View mode: basic / threaded / horizontal-split · Log in · Help
December 05, 2005
Re: Refining AA's
Sean Kelly wrote:

[...]
> However, since D objects are accessed via handles,
> the only issue should be OutOfMemory exceptions, and it's
> generally not too hard to preallocate needed memory 
> before modifying data.

I fear that your answer passes the real problem without touching it.

I reported, that the runtime collapsed under winXP, when the problem 
size approached real memory limits. winXP reported 2.3 GB needed in 
total whereas only 2.0 GB real memory were available.

That led to very long times, 20 seconds, winXP was accessing the 
swapfile, shoveling about 600 MB around each time, interspersed by 
break outs of CPU activity.

No OutOfMemory exception was thrown. Maybe because the threads memory 
consumption did not reach the 2.0 GB real memory limit. But maybe 
also, that winXP will report OutOfMemory only, when the virtual 
address space of 1 TB is reached?

In fact I do not remember having had any OutOfMemory exception under 
winXP and filed a bug report on that issue also.

-manfred
December 05, 2005
Re: Refining AA's
Manfred Nowak wrote:
> 
> No OutOfMemory exception was thrown. Maybe because the threads memory 
> consumption did not reach the 2.0 GB real memory limit. But maybe 
> also, that winXP will report OutOfMemory only, when the virtual 
> address space of 1 TB is reached?
> 
> In fact I do not remember having had any OutOfMemory exception under 
> winXP and filed a bug report on that issue also.

I've noticed this behavior also.  In fact, I've gone close to the limits 
of a fixed-sized swapfile and the OS told me it was going to try and 
create more virtual memory.  Though I didn't track things exactly so I'm 
not entirely certain if I ever actually exceeded my virtual memory 
limits or I just passed the 1 GB barrier (my laptop has 512MB RAM and a 
768MB swapfile IIRC).


Sean
December 05, 2005
Re: Refining AA's
>I do not understand this remark. Are you talking about management of 
>the real memory whilst I was asking for the management of the virtual 
>memory?
>
>Hmmmm... AA's are the core of management of the virtual memory, 
>aren't they?
>
>-manfred 

After reading:

http://www.digitalmars.com/drn-bin/wwwnews?digitalmars.D/30905

I'm assuming that you are using the GC for the 'internals' of your
implementation, and now I have a better understanding of what you were getting
at.

IMHO, it is best to let the GC handle these issues (like the rest of the D
runtime library implementation), and let a future 'better' allocator/GC system
account for exceptional memory conditions. That way the AA implementation will
be stay consistent with the rest, along with being simpler to develop, debug and
maintain. The current GC might not address the situation you describe very well
right now, but that can always be addressed in the future if it becomes a
serious problem.
December 05, 2005
Re: Refining AA's
Dave wrote:

[...]
> The current GC might not address the
> situation you describe very well right now, but that can always
> be addressed in the future if it becomes a serious problem.

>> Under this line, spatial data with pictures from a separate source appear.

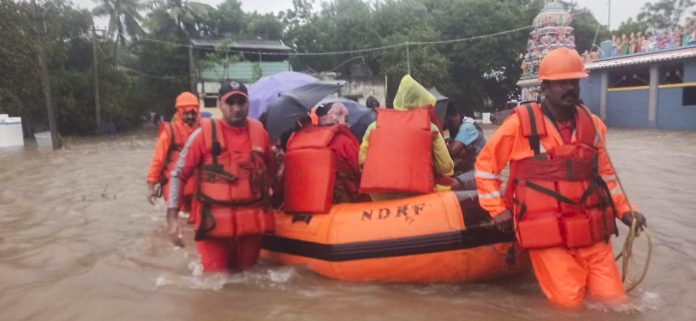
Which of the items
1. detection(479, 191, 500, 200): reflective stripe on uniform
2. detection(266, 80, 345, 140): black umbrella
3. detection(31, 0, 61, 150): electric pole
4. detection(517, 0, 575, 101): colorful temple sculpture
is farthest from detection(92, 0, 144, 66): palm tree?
detection(479, 191, 500, 200): reflective stripe on uniform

After delivering a chunk of memory to the application the GC isnt 
aware of that memory anymore, except when allocating more memory.

Therefore a part of the time consuming swapping might stem from the 
activities of the GC, but that is the minor part.

Every time the application accesses a segment currently swapped out, 
the OS will need to swap it in again. That is the major reason for 
swapping and has nothing to do with the GC.

The GC does not know anything about the swapping mechanism of the 
underlying OSa nd therefore cannot be adapted to it.

But your argument together with the necessary coupling of the GC with 
the virtual managemnt looks like every language with a GC must also 
implement a manager for the virtual memory.

-manfred
December 05, 2005
Re: Refining AA's
Manfred Nowak wrote:
> 
> The GC does not know anything about the swapping mechanism of the 
> underlying OSa nd therefore cannot be adapted to it.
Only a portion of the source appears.